_BRIEF 1_
Please answer these questions from the small savings schemes text:
(a) What benefit comes along with an assured return in this scheme?
(b) Under which section and act does investing in these schemes give tax benefits?
(c) At what rate is interest given under the Post Office Savings Account?
_BRIEF 2_
Substitute "savers" for "investors" in the small savings schemes text, starting at the words "Small Savings Schemes: This" and stopping after "to the investors.".

_EXCERPT_

Small Savings Schemes: This small savings scheme is best for those who do not take much risk in terms of investment, on which one gets the benefit of tax exemption along with an assured return.
Small Savings Schemes: There are many investors who do not want to invest in equity funds and avoid taking risks. They want such investments, which give a guaranteed return on time. For this, Post Office Scheme or Small Savings Scheme proves to be very useful. By investing in these schemes, not only can you raise money for a possible emergency, but you can also fulfill your target of saving. Not only this, under Section 80C of the Income Tax Act, 1961, investing in them also gives tax benefits of up to Rs 1.5 lakh. Let us tell you about some such small savings schemes in this news today, which gives returns as well as profit to the investors.
Post Office Savings Account
Under the Post Office Savings Account, interest is given at the rate of 4 percent and the minimum amount to open an account is Rs 500.

_Collected data entries_
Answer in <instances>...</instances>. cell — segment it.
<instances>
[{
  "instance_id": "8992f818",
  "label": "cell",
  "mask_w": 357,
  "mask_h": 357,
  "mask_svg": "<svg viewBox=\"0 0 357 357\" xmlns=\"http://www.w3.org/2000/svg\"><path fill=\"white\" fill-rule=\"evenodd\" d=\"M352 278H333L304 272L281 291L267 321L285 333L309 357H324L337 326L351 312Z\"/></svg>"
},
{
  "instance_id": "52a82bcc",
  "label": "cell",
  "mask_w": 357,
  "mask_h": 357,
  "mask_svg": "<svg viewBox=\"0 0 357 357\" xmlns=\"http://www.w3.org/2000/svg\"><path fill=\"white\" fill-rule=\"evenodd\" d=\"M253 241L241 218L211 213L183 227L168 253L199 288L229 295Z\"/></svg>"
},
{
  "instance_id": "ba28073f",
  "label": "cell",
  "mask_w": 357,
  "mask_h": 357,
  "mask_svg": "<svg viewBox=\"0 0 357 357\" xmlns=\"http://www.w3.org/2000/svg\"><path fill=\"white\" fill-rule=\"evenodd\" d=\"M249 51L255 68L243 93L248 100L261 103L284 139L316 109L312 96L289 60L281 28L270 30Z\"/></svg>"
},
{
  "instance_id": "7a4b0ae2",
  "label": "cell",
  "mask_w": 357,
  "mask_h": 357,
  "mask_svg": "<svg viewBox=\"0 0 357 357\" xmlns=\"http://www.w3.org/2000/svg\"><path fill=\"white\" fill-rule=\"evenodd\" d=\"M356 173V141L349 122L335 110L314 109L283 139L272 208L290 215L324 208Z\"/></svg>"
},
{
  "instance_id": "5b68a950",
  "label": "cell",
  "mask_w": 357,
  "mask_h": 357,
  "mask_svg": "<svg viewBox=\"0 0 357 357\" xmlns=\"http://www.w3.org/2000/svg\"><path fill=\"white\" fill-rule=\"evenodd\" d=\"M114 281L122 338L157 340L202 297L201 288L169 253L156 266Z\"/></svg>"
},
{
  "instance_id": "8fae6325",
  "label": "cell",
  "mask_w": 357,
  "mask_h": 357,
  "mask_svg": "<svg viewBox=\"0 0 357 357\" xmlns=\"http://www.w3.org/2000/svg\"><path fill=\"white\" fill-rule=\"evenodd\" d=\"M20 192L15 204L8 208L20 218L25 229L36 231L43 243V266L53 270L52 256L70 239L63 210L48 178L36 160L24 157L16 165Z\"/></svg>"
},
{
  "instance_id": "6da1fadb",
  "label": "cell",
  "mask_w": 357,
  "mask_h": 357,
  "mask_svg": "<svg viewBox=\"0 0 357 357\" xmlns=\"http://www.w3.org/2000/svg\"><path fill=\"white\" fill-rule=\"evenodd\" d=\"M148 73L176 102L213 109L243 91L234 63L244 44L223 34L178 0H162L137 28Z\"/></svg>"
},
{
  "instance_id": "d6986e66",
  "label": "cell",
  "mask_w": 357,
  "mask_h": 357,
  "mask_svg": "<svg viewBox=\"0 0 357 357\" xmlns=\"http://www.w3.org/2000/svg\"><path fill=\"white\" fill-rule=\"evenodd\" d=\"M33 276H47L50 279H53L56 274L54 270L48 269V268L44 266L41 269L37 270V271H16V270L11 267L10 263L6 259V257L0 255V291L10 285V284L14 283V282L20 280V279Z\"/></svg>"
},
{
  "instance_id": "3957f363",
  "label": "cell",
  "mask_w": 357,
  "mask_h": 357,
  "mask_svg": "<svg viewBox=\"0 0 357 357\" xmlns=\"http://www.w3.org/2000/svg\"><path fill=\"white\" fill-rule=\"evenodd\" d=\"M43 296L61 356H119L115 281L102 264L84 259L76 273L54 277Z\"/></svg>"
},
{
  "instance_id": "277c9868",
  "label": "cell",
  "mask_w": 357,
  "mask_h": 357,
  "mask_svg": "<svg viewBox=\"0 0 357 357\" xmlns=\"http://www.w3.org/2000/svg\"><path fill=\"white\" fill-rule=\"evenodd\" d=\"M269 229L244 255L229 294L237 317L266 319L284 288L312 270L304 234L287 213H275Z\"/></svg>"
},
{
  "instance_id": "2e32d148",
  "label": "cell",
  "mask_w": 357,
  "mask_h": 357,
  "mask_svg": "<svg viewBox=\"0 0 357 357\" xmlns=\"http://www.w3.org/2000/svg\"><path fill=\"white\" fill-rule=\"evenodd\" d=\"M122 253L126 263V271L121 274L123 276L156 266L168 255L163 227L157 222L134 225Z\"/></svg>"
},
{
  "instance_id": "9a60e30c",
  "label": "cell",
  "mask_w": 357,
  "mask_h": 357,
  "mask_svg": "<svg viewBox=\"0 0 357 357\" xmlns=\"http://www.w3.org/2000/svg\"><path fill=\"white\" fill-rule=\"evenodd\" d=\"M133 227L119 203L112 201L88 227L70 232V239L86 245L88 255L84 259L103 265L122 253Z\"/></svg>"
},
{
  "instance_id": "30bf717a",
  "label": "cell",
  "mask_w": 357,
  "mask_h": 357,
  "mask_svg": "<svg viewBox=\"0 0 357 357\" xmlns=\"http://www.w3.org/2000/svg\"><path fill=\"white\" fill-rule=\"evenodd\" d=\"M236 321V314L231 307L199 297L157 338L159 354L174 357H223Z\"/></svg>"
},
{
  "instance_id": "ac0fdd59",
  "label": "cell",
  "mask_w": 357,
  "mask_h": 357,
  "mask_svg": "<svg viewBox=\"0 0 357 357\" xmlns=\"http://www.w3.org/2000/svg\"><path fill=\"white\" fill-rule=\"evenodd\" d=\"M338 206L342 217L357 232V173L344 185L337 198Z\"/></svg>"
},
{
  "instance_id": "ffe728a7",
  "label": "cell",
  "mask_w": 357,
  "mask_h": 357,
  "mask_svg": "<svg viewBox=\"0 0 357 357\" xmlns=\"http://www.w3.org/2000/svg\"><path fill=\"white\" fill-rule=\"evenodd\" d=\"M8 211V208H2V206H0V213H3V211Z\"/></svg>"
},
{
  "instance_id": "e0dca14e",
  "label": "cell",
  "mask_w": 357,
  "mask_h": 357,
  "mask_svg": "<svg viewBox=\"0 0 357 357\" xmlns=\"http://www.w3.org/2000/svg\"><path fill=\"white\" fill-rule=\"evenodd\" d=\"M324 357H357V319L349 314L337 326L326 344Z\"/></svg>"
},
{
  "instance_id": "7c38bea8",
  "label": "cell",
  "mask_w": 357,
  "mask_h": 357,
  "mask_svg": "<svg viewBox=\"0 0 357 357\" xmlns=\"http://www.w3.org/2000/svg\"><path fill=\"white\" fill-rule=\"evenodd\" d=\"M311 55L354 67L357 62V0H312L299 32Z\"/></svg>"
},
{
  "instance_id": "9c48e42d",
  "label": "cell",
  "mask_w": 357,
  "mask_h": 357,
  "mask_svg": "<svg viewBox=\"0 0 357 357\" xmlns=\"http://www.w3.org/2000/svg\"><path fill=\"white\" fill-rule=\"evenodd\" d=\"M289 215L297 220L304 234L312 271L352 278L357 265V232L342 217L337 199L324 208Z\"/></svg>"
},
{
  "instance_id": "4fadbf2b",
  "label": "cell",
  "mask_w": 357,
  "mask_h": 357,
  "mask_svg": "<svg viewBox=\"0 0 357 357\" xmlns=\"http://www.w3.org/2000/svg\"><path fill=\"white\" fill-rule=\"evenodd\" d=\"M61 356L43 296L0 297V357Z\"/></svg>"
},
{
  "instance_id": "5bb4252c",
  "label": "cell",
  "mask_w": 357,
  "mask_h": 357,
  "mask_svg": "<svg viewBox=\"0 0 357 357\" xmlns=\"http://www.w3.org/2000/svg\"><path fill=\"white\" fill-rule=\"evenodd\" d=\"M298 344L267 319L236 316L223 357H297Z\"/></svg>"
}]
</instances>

_TASK RESULT 1_
(a) Tax exemption.
(b) Section 80C of the Income Tax Act, 1961.
(c) 4 percent.

_TASK RESULT 2_
Small Savings Schemes: This small savings scheme is best for those who do not take much risk in terms of investment, on which one gets the benefit of tax exemption along with an assured return.
Small Savings Schemes: There are many savers who do not want to invest in equity funds and avoid taking risks. They want such investments, which give a guaranteed return on time. For this, Post Office Scheme or Small Savings Scheme proves to be very useful. By investing in these schemes, not only can you raise money for a possible emergency, but you can also fulfill your target of saving. Not only this, under Section 80C of the Income Tax Act, 1961, investing in them also gives tax benefits of up to Rs 1.5 lakh. Let us tell you about some such small savings schemes in this news today, which gives returns as well as profit to the savers.